If $0< L < \infty$: $\int_{a}^{\infty }g(x)dx$ converges $\Leftrightarrow \int_{a}^{\infty }f(x)dx$ converges
If $L=0$: $\int_{a}^{\infty }g(x)dx$ converges $\Rightarrow \int_{a}^{\infty }f(x)dx$ converges
The proof goes by using the definition of the limit at infinity by setting an $\epsilon $ and stating the existence of a certain $M$ above which $\frac{f(x)}{g(x)}$ is within $\epsilon $ of $L$ and then using the comparison theorem to deduce the convergence of the integral of a function by its upper boundedness by a function whose integral converges.

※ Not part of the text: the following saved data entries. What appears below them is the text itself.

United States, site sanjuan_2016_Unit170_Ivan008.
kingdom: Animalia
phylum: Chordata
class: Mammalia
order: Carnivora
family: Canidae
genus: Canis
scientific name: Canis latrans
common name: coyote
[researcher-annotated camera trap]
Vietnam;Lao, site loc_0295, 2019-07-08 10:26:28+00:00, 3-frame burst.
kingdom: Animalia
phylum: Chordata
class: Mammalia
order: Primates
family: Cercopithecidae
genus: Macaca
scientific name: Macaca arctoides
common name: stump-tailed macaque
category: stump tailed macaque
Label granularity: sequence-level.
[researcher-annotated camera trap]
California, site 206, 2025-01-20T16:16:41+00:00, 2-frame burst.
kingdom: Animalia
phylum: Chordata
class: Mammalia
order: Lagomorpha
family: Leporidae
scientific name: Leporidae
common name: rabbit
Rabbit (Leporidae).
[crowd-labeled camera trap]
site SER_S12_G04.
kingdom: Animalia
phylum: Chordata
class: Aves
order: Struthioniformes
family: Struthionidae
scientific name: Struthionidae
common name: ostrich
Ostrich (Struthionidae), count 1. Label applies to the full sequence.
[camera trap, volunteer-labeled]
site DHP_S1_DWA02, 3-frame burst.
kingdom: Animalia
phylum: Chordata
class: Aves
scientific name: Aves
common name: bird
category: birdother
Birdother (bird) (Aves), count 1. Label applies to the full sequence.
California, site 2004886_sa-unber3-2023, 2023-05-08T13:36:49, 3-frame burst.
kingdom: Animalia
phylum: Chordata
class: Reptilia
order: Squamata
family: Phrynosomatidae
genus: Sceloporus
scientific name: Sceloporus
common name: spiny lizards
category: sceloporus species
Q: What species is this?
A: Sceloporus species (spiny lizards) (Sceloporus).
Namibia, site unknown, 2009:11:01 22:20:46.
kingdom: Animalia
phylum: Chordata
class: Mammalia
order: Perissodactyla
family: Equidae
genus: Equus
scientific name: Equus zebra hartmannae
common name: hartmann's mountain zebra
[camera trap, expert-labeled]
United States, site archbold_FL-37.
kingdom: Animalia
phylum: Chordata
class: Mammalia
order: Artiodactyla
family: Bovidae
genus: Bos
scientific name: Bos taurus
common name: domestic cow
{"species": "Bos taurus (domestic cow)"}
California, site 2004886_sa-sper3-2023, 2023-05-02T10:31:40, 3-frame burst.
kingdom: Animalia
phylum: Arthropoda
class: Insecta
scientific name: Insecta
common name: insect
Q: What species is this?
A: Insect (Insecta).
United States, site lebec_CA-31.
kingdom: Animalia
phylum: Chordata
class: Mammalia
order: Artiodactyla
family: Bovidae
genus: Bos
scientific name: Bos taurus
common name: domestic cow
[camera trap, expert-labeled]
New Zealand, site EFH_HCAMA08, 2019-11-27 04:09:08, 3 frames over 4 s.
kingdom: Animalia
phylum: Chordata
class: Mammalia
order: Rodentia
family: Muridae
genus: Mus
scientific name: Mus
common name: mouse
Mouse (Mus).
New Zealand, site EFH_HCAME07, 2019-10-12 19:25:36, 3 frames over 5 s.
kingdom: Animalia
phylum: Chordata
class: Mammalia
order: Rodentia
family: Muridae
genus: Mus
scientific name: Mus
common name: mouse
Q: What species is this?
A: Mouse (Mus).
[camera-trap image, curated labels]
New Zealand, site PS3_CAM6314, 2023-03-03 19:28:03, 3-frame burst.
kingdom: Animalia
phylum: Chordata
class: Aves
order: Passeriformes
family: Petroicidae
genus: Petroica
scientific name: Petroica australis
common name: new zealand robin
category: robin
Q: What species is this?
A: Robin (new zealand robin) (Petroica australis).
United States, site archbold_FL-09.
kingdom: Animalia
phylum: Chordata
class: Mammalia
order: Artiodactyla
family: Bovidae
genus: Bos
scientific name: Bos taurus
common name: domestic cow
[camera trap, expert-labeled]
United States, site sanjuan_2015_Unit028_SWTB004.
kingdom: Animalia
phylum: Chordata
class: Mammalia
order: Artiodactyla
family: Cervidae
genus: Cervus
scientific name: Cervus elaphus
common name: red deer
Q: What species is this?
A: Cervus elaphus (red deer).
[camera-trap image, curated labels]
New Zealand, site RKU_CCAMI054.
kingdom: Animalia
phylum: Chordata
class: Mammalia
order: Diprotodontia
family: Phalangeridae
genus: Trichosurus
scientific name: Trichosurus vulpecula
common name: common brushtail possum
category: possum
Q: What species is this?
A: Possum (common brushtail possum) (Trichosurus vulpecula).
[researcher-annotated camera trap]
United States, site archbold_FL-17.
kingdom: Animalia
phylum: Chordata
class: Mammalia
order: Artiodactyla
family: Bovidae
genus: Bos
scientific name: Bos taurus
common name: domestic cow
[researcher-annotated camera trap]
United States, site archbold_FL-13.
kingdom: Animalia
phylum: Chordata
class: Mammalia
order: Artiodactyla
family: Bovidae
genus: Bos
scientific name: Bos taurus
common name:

Here is a link if I explained badly (from the end of page 1 to the top of page 2): http://www.math.toronto.edu/~alfonso/137/137_1516_LCT.pdf
MY QUESTION:
I fail to see why this proof fails in the left implication direction when $L=0$?
We would have $-\epsilon g(x)\leq f(x)\leq \epsilon g(x)$ so why would convergence of $\int_{a}^{\infty }f(x)dx$ not imply convergence of $\int_{a}^{\infty }g(x)dx$?
Thanks very much in advance.
Best Answer
Let $f(x)=\frac{1}{x^2}$ and $g(x)=\frac{1}{x}$.
Then $\displaystyle\lim_{x\to\infty}\frac{f(x)}{g(x)}=\lim_{x\to\infty}\frac{1/x^2}{1/x}=\lim_{x\to\infty}\frac{1}{x}=0$ and $\int_1^{\infty}f(x)dx$ converges, but $\int_1^{\infty}g(x)dx$ diverges.